Last week I was having a shit of a week.
I could tell it was bad because I kept having these on-going conversations in my head.
I’d be eating dinner, or sitting outside in the sun, or walking down the path… and there would be a party going on in my head.
With my ex-partner, with the people I’m working for, with people I needed to email… whoever, wherever, whenever.
Constant chatter, all of it future-focused, and it was making me feel really stressed.
What the hell was going on?
At first I blamed the circumstances I was experiencing – my ex-partner and I were having difficulties with communication over child access. Our own issues were getting in the way and it was really upsetting.
Many of my internal conversations revolved around what I was going to say to various people to fix this issue. Because we all know that when we fix our external circumstances we create peace, happiness and love, right.
That’s one giant myth that I don’t get sucked into anymore – usually. But there I was, suckified right into it’s ugly depths, doing whatever I could to try and fix an external circumstance to try make me feel better.
Could only mean one thing folks – I was back living in my head.
My mind had surriptiously wrestled perceptive control of my life away from my heart.
God dang it, how the hell did that happen?
Oh I knew… it happened the way it always happened.
It happened because I was running away from a feeling or two. The second I don’t feel what arises in the moment, I take a step out of the heart and toward the mind. If a day or two goes past and I still haven’t felt that feeling, I’m mostly back in my head.
And if more than two days goes past without feeling the feelings… I’m bang smack right back in the middle of a headtrip.
Which feels bloody awful. Now I know what it’s like to be fully present, when I’me not, the constant mind chatter is nasty stuff.
I could sense I was missing out on the joy and peace of simply being, but I was trapped in thinking that fixing the circumstances would fix the chatter.
What to do, what to do?
I know what to do.
What better way to stop, still and drop into the present moment and allow whatever feelings are there to arise?
To the mat.
I needed to give myself space to stop still and access whatever needed to be expressed.
So I settled myself down on the floor and flowed through a gentle heart-opening practice that involved buckets of tears. Not oceans, like once upon a time, just buckets.
And then later, after lunch, I felt more tears a’calling so huddled on the couch and cried and cried and cried and cried.
Almost lost it at this point I must admit.
The tears got to that point of overwhelm where I was getting desperate for comfort, the moment of Call a Friend, or Ask the Audience. Only there was no audience and I knew that getting comfort from a friend would just delay the inevitable. I needed to just have the guts to fully feel what was there.

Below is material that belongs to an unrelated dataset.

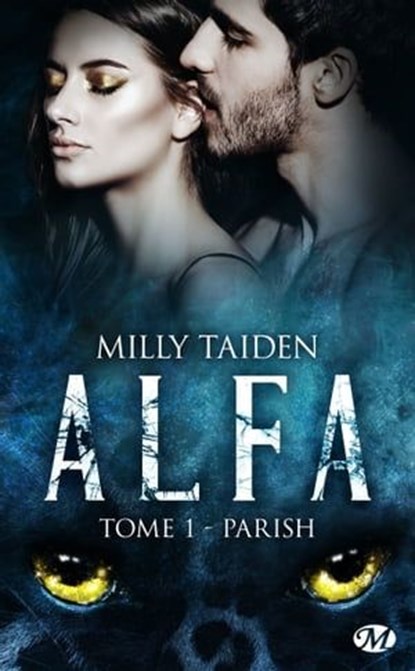 A.L.F.A., T1 : Parish, Milly Taiden - Ebook - 9782811230890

What was there was mostly grief over lost love. It might have been three months since I left my partner, but with a toddler in tow, those months have been mostly survival focused.

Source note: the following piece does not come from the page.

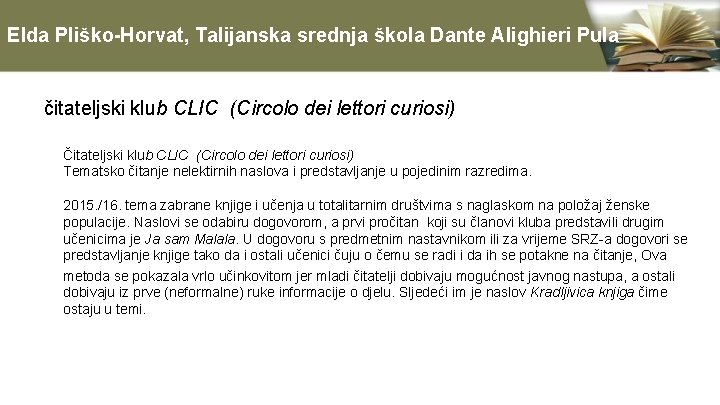 Elda Pliško-Horvat, Talijanska srednja škola Dante Alighieri Pula čitateljski klub CLIC (Circolo dei lettori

As a result I hadn’t realised how much grief still needed to be expressed.
Sure our relationship was mega-tough, there were addictions and co-dependency, but there was also a huge amount of love and connection on both sides. I may not be able to live in that relationship anymore, but it hurts my heart to let go.
So I cried some more. And then again, later on that evening after a lovely energy reading from a dear friend, I went to bed and cried some more. May even have cried the next morning when I got up.
But you know what?
After all that crying, the conversations in my head began to quiet down again.

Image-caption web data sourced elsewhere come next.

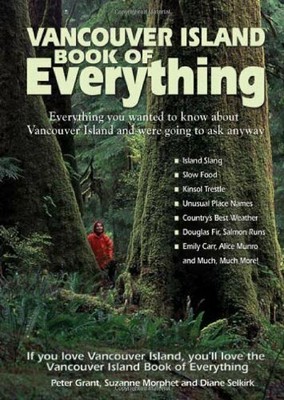 Vancouver Island Book of Everything: Everything You W by Grant, Peter 0978478487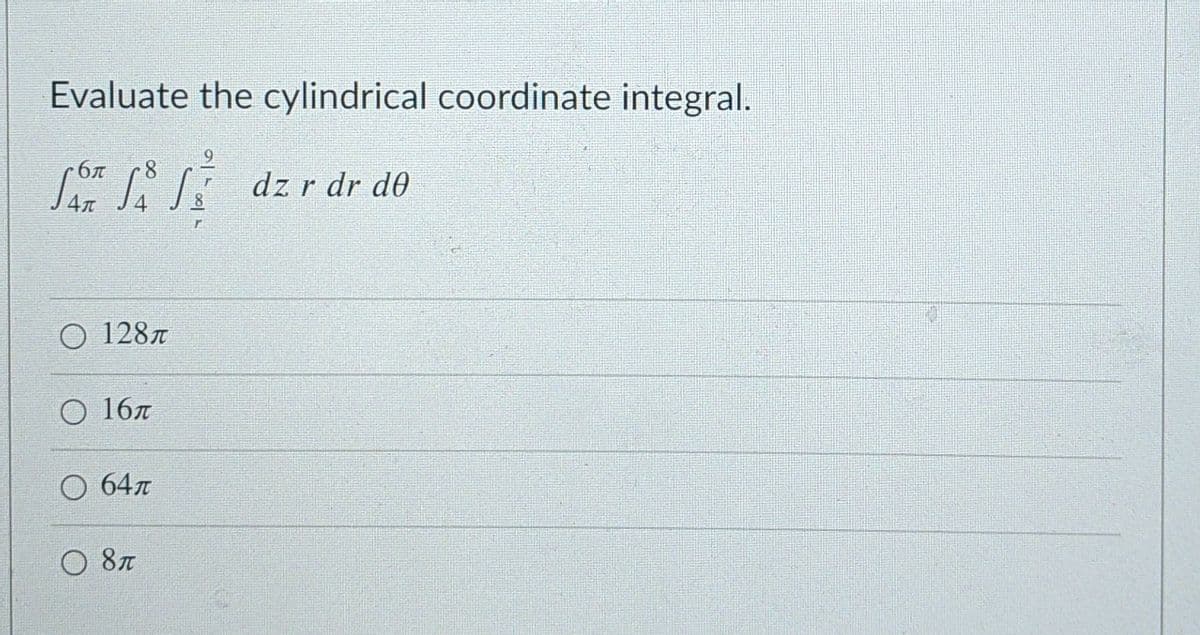 Evaluate the cylindrical coordinate integral.
dz r dr d0
4л
О 128л
O 167
O 647
O 87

Oh, they were still there to a degree, but the party was no longer shouting through a megaphone, now it was just a few stragglers huddled in a corner looking my way every now and then.
What a relief.
As the tears flowed out, so too did all the stress and worry about dealing with communication and child access.
I found myself back in my heart and able to trust in the process of life, and about to trust in my ex-partner. Even though I never shared any of my process with him, our communication eased up and things were moving again.
Two days later, I was back living in the Land of Now, and it sure is nice to be Home.
Hard to believe I once spent years living in my head. Back then, I didn’t even know I was lost, nor did I know how to get back to where I couldn’t remember Being.
Now, thankfully, I can tell when I’ve lost my way. Might take a day or two to clue in, but as soon as I do, I’ve got the tools I need to find my way back – I just get on the mat, and face whatever emotion needs to be expressed.
So if you’re starting to notice a lot of mind chatter, conversations in your head, frantic future-creation or past-rehashifying… ask yourself, what is it that I need to feel? What do I need to acknowledge?
Get on your mat.
And just give yourself space to be with whatever arises.
PS. Make sure the tissues are handy.